Written problem => Turn every line of the entries below into a JSON list of strings, one string per line, skipping blank lines and omitting the pictures.

[Rows of spatial question data]
____________

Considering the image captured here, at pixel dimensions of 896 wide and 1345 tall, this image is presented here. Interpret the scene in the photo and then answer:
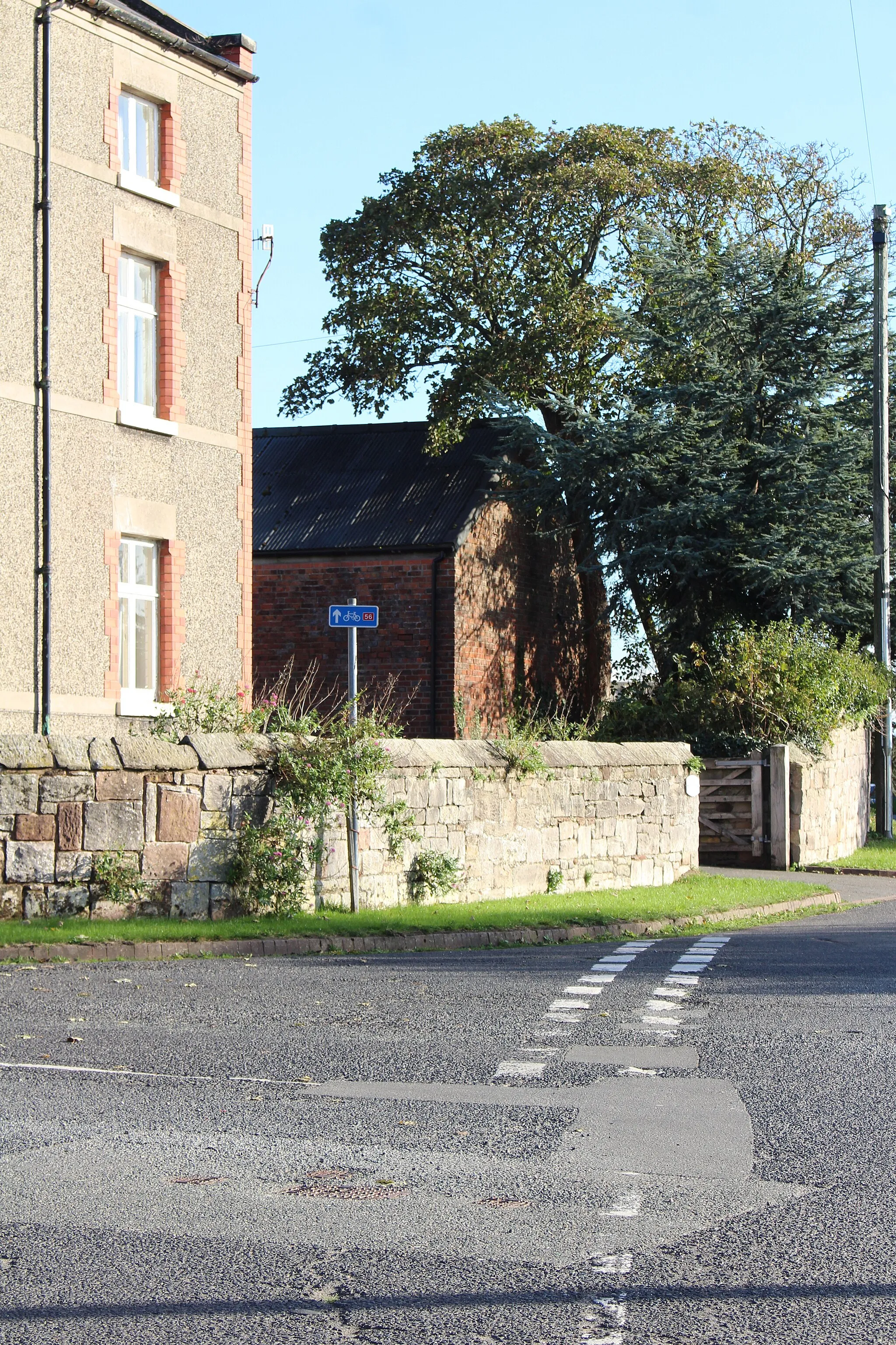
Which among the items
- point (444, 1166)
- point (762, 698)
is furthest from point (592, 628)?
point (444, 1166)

____________

Result =>
[
  "Considering the image captured here, at pixel dimensions of 896 wide and 1345 tall, this image is presented here. Interpret the scene in the photo and then answer:",
  "Which among the items",
  "- point (444, 1166)",
  "- point (762, 698)",
  "is furthest from point (592, 628)?",
  "point (444, 1166)"
]